We have many clients who want to initiate a custody modification action because the current situation with their ex just is not working – for them or for the child. In many cases, a modification is certainly warranted and the situations which exist must be changed by a new court order in order to meet the best interests of the child, but that is not so in every case. Sometimes, it is the parents who need to change rather than the custody order or parenting plan.
However, once litigation is initiated, before the case can go to trial, the parties must attend a mediation session to attempt to resolve their differences (and the case) by mutual agreement. If you are, or someone you know is dealing with a difficult co-parent, these resolutions can help create a more successful mediation for the co-parenting relationship issue before taking the case all the way to trial:
Resolutions for Successful Child Custody Mediation:
- I will focus on what is within my control, rather than trying to change my ex-spouse/partner.
- I will not put forth any offer that would offend me if the other side sent it to me/my attorney.
- I will respect my child's family relationship on both sides of his/her family, and never place an unhealthy priority on only my side of the family.
- I will listen carefully to the mediator when he/she is explaining a concern expressed by my ex about our children.
- I will share all relevant information about my children's health, education and well-being that is in my possession. For example: If a doctor has recommended a particular bedtime for the child, provide the name of the doctor and the context for that recommendation.
- I will remember this mediation is more about my children's life than my own and make decisions accordingly.

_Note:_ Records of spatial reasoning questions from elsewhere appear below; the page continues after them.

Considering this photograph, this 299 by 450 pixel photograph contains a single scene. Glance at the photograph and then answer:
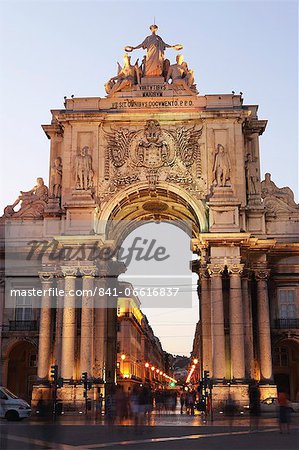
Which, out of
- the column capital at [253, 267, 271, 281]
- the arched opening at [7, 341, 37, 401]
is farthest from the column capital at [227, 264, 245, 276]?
the arched opening at [7, 341, 37, 401]

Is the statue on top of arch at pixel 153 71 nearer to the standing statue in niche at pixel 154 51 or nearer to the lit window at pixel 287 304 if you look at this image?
the standing statue in niche at pixel 154 51

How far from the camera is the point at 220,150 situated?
43656mm

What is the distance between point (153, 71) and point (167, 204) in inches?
396

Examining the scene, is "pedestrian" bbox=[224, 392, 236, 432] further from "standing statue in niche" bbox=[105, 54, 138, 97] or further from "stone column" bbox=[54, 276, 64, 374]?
"standing statue in niche" bbox=[105, 54, 138, 97]

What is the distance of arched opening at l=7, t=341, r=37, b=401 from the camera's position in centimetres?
4794

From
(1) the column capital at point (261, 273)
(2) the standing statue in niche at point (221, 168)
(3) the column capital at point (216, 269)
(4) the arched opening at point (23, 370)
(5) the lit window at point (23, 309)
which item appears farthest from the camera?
(4) the arched opening at point (23, 370)

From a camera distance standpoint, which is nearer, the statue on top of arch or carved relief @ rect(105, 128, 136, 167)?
carved relief @ rect(105, 128, 136, 167)

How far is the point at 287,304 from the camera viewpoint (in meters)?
44.9

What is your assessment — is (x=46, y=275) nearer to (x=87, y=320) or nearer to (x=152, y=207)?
(x=87, y=320)

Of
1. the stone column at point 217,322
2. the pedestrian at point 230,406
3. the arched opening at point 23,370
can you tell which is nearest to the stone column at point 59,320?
the arched opening at point 23,370

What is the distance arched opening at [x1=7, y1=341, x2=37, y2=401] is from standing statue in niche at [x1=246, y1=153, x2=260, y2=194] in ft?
65.8

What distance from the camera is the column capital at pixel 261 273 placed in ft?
140

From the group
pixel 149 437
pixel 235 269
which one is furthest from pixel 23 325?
pixel 149 437

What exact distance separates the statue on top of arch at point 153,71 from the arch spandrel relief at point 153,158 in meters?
3.56
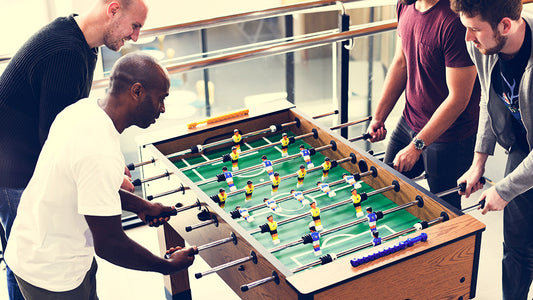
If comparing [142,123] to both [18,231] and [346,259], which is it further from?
[346,259]

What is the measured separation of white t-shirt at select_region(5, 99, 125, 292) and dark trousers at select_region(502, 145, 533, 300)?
1.62 metres

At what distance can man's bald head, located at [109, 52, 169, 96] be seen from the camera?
2.05 metres

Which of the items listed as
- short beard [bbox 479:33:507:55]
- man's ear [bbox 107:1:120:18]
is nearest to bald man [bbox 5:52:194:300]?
man's ear [bbox 107:1:120:18]

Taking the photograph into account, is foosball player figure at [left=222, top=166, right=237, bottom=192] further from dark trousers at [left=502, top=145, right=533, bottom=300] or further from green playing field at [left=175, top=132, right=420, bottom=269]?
Answer: dark trousers at [left=502, top=145, right=533, bottom=300]

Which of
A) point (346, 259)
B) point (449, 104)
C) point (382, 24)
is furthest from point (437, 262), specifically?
point (382, 24)

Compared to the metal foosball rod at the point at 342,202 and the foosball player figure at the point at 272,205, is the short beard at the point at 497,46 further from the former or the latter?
the foosball player figure at the point at 272,205

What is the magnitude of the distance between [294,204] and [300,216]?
188 mm

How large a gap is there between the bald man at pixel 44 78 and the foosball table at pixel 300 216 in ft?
1.57

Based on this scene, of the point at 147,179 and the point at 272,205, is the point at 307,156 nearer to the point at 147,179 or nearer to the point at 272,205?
the point at 272,205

Resolutions for Successful Co-Parenting After Mediation:
- When exchanging the children, I will not make negative “entrance” or “exit” statements. For example: “Can't you ever be on time?” or “Why do you always have to feed him take-out for dinner?”

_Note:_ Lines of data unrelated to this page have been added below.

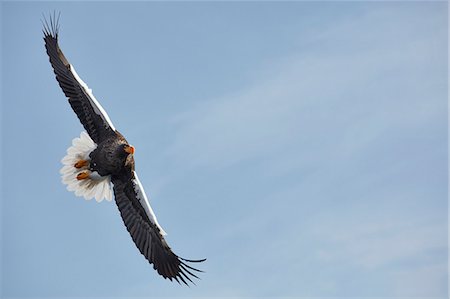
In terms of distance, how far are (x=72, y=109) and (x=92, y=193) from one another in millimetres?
1297

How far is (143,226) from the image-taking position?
11.6m

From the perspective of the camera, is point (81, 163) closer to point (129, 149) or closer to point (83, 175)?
point (83, 175)

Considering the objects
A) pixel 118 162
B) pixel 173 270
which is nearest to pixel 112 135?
pixel 118 162

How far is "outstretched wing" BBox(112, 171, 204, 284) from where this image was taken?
11305mm

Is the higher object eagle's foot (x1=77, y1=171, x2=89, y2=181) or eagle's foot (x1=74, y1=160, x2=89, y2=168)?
eagle's foot (x1=74, y1=160, x2=89, y2=168)

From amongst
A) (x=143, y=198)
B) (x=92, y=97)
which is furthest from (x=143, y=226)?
(x=92, y=97)

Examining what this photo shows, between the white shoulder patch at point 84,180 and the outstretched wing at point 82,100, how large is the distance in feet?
0.62

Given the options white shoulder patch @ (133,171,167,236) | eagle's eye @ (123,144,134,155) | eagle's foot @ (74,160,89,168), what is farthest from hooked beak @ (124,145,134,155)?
eagle's foot @ (74,160,89,168)

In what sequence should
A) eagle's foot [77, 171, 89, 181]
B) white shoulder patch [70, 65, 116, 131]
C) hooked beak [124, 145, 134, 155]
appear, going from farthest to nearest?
eagle's foot [77, 171, 89, 181]
white shoulder patch [70, 65, 116, 131]
hooked beak [124, 145, 134, 155]

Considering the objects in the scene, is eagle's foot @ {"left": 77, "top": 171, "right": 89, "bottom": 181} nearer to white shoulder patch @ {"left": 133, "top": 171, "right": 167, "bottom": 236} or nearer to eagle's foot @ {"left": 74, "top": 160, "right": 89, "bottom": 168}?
eagle's foot @ {"left": 74, "top": 160, "right": 89, "bottom": 168}

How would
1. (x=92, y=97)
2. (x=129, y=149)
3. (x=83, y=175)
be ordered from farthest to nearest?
(x=83, y=175) < (x=92, y=97) < (x=129, y=149)

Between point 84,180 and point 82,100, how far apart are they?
1.21 metres

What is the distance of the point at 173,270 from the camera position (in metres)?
11.3

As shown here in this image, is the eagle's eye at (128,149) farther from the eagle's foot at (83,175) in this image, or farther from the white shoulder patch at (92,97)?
the eagle's foot at (83,175)
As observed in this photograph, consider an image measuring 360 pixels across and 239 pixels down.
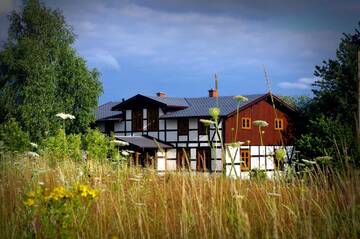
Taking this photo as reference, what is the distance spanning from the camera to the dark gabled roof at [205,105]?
83.6ft

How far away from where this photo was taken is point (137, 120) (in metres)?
28.2

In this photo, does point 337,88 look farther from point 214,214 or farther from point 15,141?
point 214,214

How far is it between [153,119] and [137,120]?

- I will not make unreasonable or illogical demands on my ex-spouse/partner. For example: Yelling at or sending angry messages to your ex when he/she is five minutes late for a visitation exchange.
- I will abide by the parenting plan schedule for my child, but will always remain flexible for when “life happens” or when something comes up our child may want to participate in with my ex during “my time.”

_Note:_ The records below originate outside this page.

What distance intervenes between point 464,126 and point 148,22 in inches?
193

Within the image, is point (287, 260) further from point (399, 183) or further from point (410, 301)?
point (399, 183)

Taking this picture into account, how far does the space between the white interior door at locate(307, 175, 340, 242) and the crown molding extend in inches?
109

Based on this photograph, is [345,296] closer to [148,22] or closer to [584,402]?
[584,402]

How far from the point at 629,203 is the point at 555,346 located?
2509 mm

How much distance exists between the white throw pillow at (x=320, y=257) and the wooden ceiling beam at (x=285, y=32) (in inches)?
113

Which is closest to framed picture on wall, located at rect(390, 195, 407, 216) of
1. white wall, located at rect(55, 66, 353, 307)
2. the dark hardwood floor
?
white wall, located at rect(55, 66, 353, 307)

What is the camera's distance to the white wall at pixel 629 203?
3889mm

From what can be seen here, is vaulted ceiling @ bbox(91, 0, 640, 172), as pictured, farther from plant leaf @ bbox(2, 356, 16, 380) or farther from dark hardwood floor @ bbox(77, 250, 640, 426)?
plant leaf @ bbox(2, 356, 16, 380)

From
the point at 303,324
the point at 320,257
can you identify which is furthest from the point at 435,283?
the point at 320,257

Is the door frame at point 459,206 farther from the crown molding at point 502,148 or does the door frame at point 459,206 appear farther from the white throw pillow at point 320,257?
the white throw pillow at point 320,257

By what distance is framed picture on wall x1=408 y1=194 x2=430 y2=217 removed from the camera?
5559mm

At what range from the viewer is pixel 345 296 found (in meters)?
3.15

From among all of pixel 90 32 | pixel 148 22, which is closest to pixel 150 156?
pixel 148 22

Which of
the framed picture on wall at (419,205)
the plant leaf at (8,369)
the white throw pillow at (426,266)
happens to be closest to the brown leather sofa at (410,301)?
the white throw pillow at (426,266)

- I will not discuss parenting decisions or discussions about my ex while the child is present or within earshot.
- When communicating with my ex in areas where we disagree, I will list fact-based reasons for my opinions, not emotional reasons, and will not expect him/her to respond immediately. For example: “Little Johnny had three cavities at his last dental visit and the dentist has recommended we decrease the amount of sugary snacks he eats during the week.”
While these resolutions are not a guarantee things will get better in a difficult co-parenting relationship, they will be useful in helping you enter mediation in good faith and then to manage your side of the co-parenting relationship in a healthy way for your child.